▸ **WORK TO COMPLETE**
Without including any pictures, write out the data below exactly.

▸ **SUPPLIED INFORMATION**
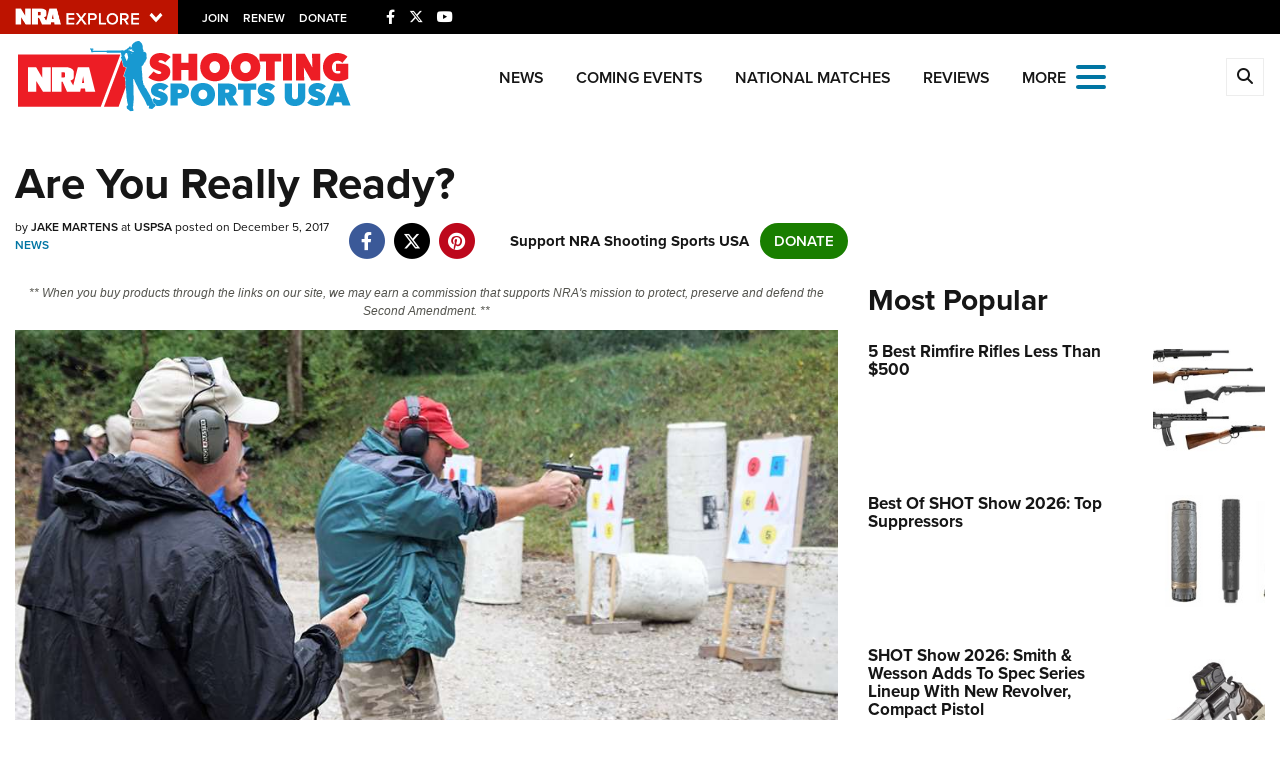

--- FILE ---
content_type: text/html; charset=utf-8
request_url: https://www.google.com/recaptcha/api2/aframe
body_size: 181
content:
<!DOCTYPE HTML><html><head><meta http-equiv="content-type" content="text/html; charset=UTF-8"></head><body><script nonce="UwrpeUuaJQt9uJYu9vSoqg">/** Anti-fraud and anti-abuse applications only. See google.com/recaptcha */ try{var clients={'sodar':'https://pagead2.googlesyndication.com/pagead/sodar?'};window.addEventListener("message",function(a){try{if(a.source===window.parent){var b=JSON.parse(a.data);var c=clients[b['id']];if(c){var d=document.createElement('img');d.src=c+b['params']+'&rc='+(localStorage.getItem("rc::a")?sessionStorage.getItem("rc::b"):"");window.document.body.appendChild(d);sessionStorage.setItem("rc::e",parseInt(sessionStorage.getItem("rc::e")||0)+1);localStorage.setItem("rc::h",'1769903918061');}}}catch(b){}});window.parent.postMessage("_grecaptcha_ready", "*");}catch(b){}</script></body></html>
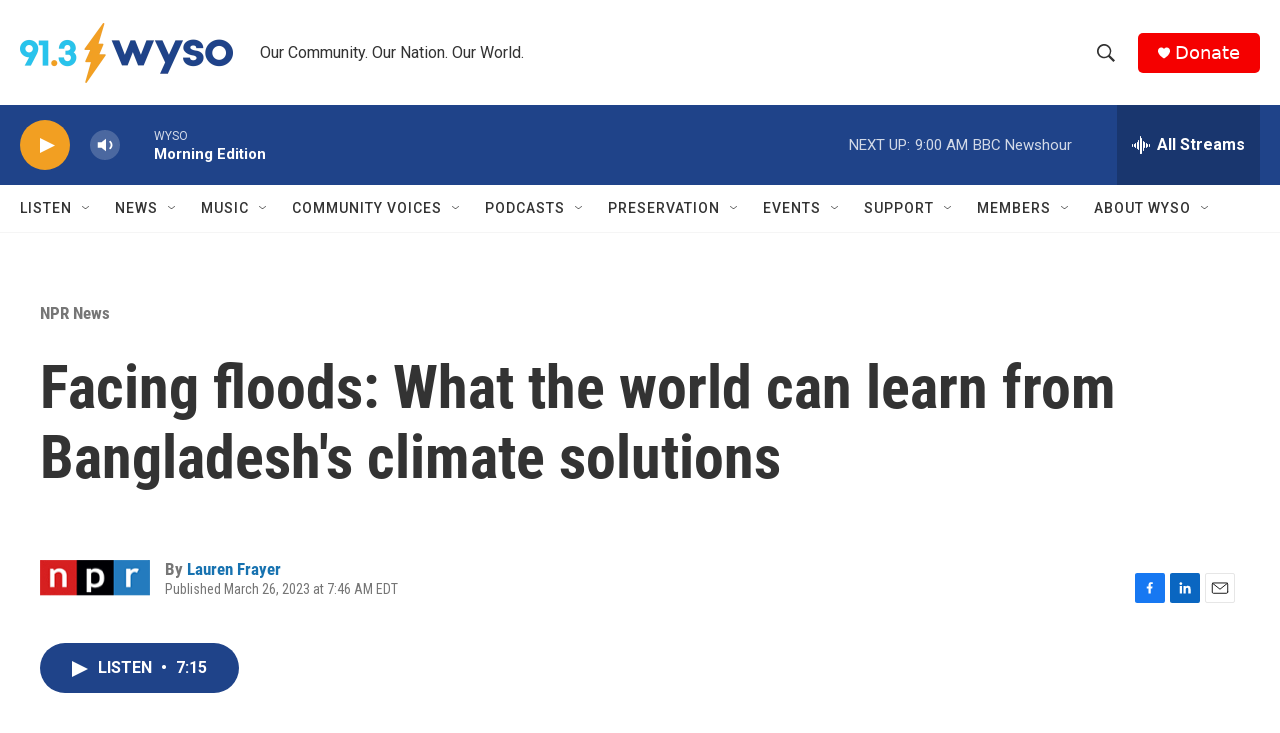

--- FILE ---
content_type: text/html; charset=utf-8
request_url: https://www.google.com/recaptcha/api2/aframe
body_size: 268
content:
<!DOCTYPE HTML><html><head><meta http-equiv="content-type" content="text/html; charset=UTF-8"></head><body><script nonce="FH-IGkFhtJpScK7tzKWDHA">/** Anti-fraud and anti-abuse applications only. See google.com/recaptcha */ try{var clients={'sodar':'https://pagead2.googlesyndication.com/pagead/sodar?'};window.addEventListener("message",function(a){try{if(a.source===window.parent){var b=JSON.parse(a.data);var c=clients[b['id']];if(c){var d=document.createElement('img');d.src=c+b['params']+'&rc='+(localStorage.getItem("rc::a")?sessionStorage.getItem("rc::b"):"");window.document.body.appendChild(d);sessionStorage.setItem("rc::e",parseInt(sessionStorage.getItem("rc::e")||0)+1);localStorage.setItem("rc::h",'1768818344096');}}}catch(b){}});window.parent.postMessage("_grecaptcha_ready", "*");}catch(b){}</script></body></html>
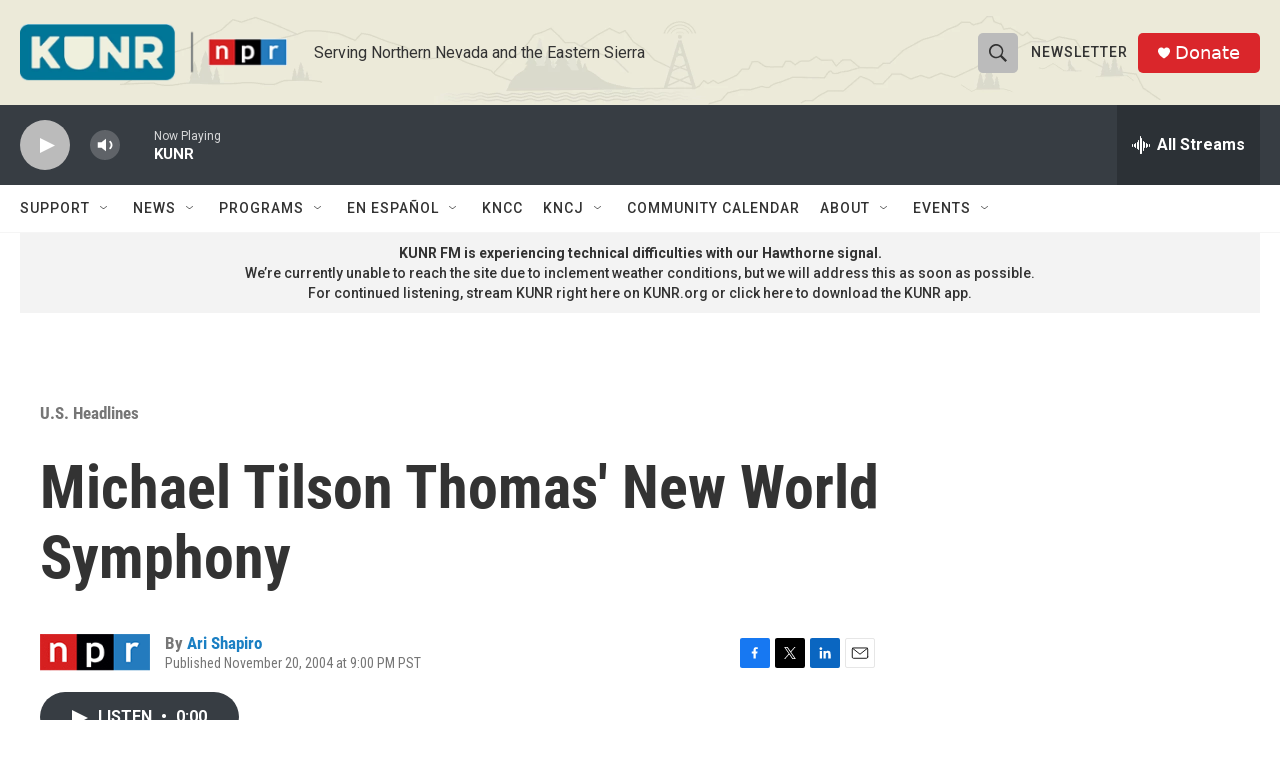

--- FILE ---
content_type: text/html; charset=utf-8
request_url: https://www.google.com/recaptcha/api2/aframe
body_size: 268
content:
<!DOCTYPE HTML><html><head><meta http-equiv="content-type" content="text/html; charset=UTF-8"></head><body><script nonce="fv_ZrCjJZwYVguAOFsc3SA">/** Anti-fraud and anti-abuse applications only. See google.com/recaptcha */ try{var clients={'sodar':'https://pagead2.googlesyndication.com/pagead/sodar?'};window.addEventListener("message",function(a){try{if(a.source===window.parent){var b=JSON.parse(a.data);var c=clients[b['id']];if(c){var d=document.createElement('img');d.src=c+b['params']+'&rc='+(localStorage.getItem("rc::a")?sessionStorage.getItem("rc::b"):"");window.document.body.appendChild(d);sessionStorage.setItem("rc::e",parseInt(sessionStorage.getItem("rc::e")||0)+1);localStorage.setItem("rc::h",'1768967853215');}}}catch(b){}});window.parent.postMessage("_grecaptcha_ready", "*");}catch(b){}</script></body></html>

▸ **FINISHED TASK**
--- FILE ---
content_type: text/html; charset=utf-8
request_url: https://www.google.com/recaptcha/api2/aframe
body_size: 181
content:
<!DOCTYPE HTML><html><head><meta http-equiv="content-type" content="text/html; charset=UTF-8"></head><body><script nonce="UwrpeUuaJQt9uJYu9vSoqg">/** Anti-fraud and anti-abuse applications only. See google.com/recaptcha */ try{var clients={'sodar':'https://pagead2.googlesyndication.com/pagead/sodar?'};window.addEventListener("message",function(a){try{if(a.source===window.parent){var b=JSON.parse(a.data);var c=clients[b['id']];if(c){var d=document.createElement('img');d.src=c+b['params']+'&rc='+(localStorage.getItem("rc::a")?sessionStorage.getItem("rc::b"):"");window.document.body.appendChild(d);sessionStorage.setItem("rc::e",parseInt(sessionStorage.getItem("rc::e")||0)+1);localStorage.setItem("rc::h",'1769903918061');}}}catch(b){}});window.parent.postMessage("_grecaptcha_ready", "*");}catch(b){}</script></body></html>

--- FILE ---
content_type: text/html; charset=utf-8
request_url: https://www.google.com/recaptcha/api2/aframe
body_size: 268
content:
<!DOCTYPE HTML><html><head><meta http-equiv="content-type" content="text/html; charset=UTF-8"></head><body><script nonce="FH-IGkFhtJpScK7tzKWDHA">/** Anti-fraud and anti-abuse applications only. See google.com/recaptcha */ try{var clients={'sodar':'https://pagead2.googlesyndication.com/pagead/sodar?'};window.addEventListener("message",function(a){try{if(a.source===window.parent){var b=JSON.parse(a.data);var c=clients[b['id']];if(c){var d=document.createElement('img');d.src=c+b['params']+'&rc='+(localStorage.getItem("rc::a")?sessionStorage.getItem("rc::b"):"");window.document.body.appendChild(d);sessionStorage.setItem("rc::e",parseInt(sessionStorage.getItem("rc::e")||0)+1);localStorage.setItem("rc::h",'1768818344096');}}}catch(b){}});window.parent.postMessage("_grecaptcha_ready", "*");}catch(b){}</script></body></html>

--- FILE ---
content_type: text/html; charset=utf-8
request_url: https://www.google.com/recaptcha/api2/aframe
body_size: 268
content:
<!DOCTYPE HTML><html><head><meta http-equiv="content-type" content="text/html; charset=UTF-8"></head><body><script nonce="fv_ZrCjJZwYVguAOFsc3SA">/** Anti-fraud and anti-abuse applications only. See google.com/recaptcha */ try{var clients={'sodar':'https://pagead2.googlesyndication.com/pagead/sodar?'};window.addEventListener("message",function(a){try{if(a.source===window.parent){var b=JSON.parse(a.data);var c=clients[b['id']];if(c){var d=document.createElement('img');d.src=c+b['params']+'&rc='+(localStorage.getItem("rc::a")?sessionStorage.getItem("rc::b"):"");window.document.body.appendChild(d);sessionStorage.setItem("rc::e",parseInt(sessionStorage.getItem("rc::e")||0)+1);localStorage.setItem("rc::h",'1768967853215');}}}catch(b){}});window.parent.postMessage("_grecaptcha_ready", "*");}catch(b){}</script></body></html>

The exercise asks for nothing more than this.